WORK TO BE COMPLETED: Reproduce word for word the part of the passage on why study ancient history that begins with the words "Achieving that dream" and stops after "Why Ancient History?".

PASSAGE PROVIDED:

It is, I think, easy to get politics badly wrong by approaching the question of politics too narrowly or ahistorically. Basic errors include severing the issue of power from that of legitimacy and legitimacy from justice; ignoring class distinction by imagining politics as an intra-elite game; focusing too narrowly on discourse, or critique, or beliefs; or institutions, or decision-process, or personalities; or chance, or environmental factors, or technological change; or social structure, or agency; or change, or stability. Ancient history offers special benefits to the student of politics seeking to avoid the errors encouraged by narrowness and ahistoricism because it is at once expansive and limited: Its sweep is huge in respect to time and space, but its scale, in terms of relevant facts that can be securely established, is small when compared with modernity. Achieving the level of expertise necessary to bring the manifold aspects of politics into play, even over a lifetime of scholarly activity, is impossible if there is too much to know – which is one reason the study of modernity is so fragmented by discipline. By contrast, antiquity allows me to dream of a sort of “unified political field theory,” in which power, legitimacy, and justice could be grasped as a whole.
Achieving that dream may prove impossible. Yet even approaching it represents progress in understanding how communities impede or sustain human lives that go well. So, at the end of the day, my reason for thinking ancient history is worth doing is ethical. Any historian who denies that the fundamental ethical question of “what it is for a human life to go well” lies within the realm of historia must answer to the Father of History. Herodotus may have got the facts wrong in his tale of Solon’s reply to Croesus’s query about who had lived the happiest life. Yet Herodotus’s clear conviction that ethics, politics, and history belong together is, I should say, dead right.

Why Ancient History?

Peter Derow, formerly Hody Fellow and Tutor in Ancient History, Wadham College, Oxford

I think there is one very particular reason, and that is its relevance, by which I mean the way in which the study of ancient history can (and should) contribute to our understanding of the world around us and enhance our awareness of much that is going on in it. I think in the first instance, of course, of Polybius, who wrote of the expansion of Roman dominion in the Mediterranean world, of what was effectively the establishment of a single power in a world where before there had been a number of centers of power. He was aware of the importance of this process, which was the theme of his work:
Is there any human being so low-minded or lazy as not to want to understand how, and being overcome by what sort of state in the space of not even 53 years, almost the whole world fell under a single dominion, that of the Romans – something which is not found to have happened before – and is anyone so little disposed to spectacles or to learning as to consider anything more important than this knowledge? (1.1.5–6)

RECORDED DATA:
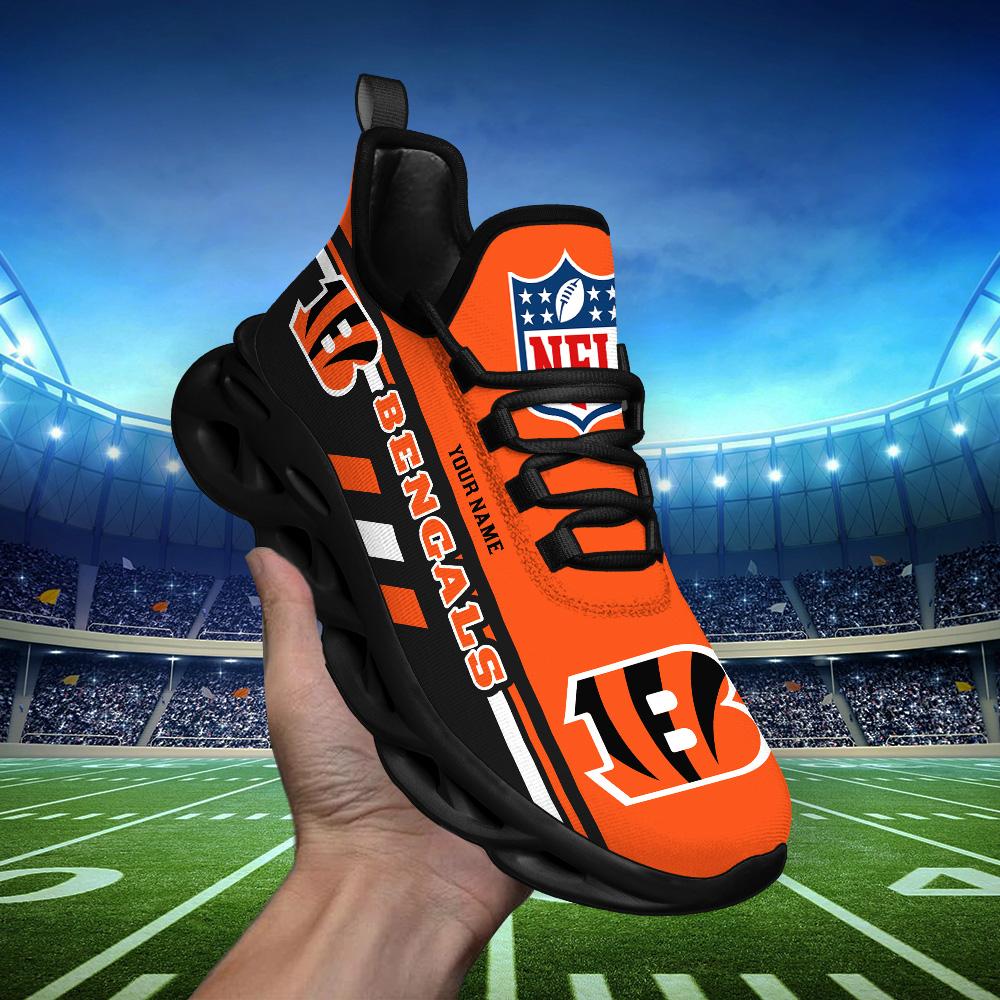 Ideafootwear Cincinnati Bengals Max Soul Shoes Sneakers For Men And Women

YOUR RESPONSE:
Achieving that dream may prove impossible. Yet even approaching it represents progress in understanding how communities impede or sustain human lives that go well. So, at the end of the day, my reason for thinking ancient history is worth doing is ethical. Any historian who denies that the fundamental ethical question of “what it is for a human life to go well” lies within the realm of historia must answer to the Father of History. Herodotus may have got the facts wrong in his tale of Solon’s reply to Croesus’s query about who had lived the happiest life. Yet Herodotus’s clear conviction that ethics, politics, and history belong together is, I should say, dead right.

Why Ancient History?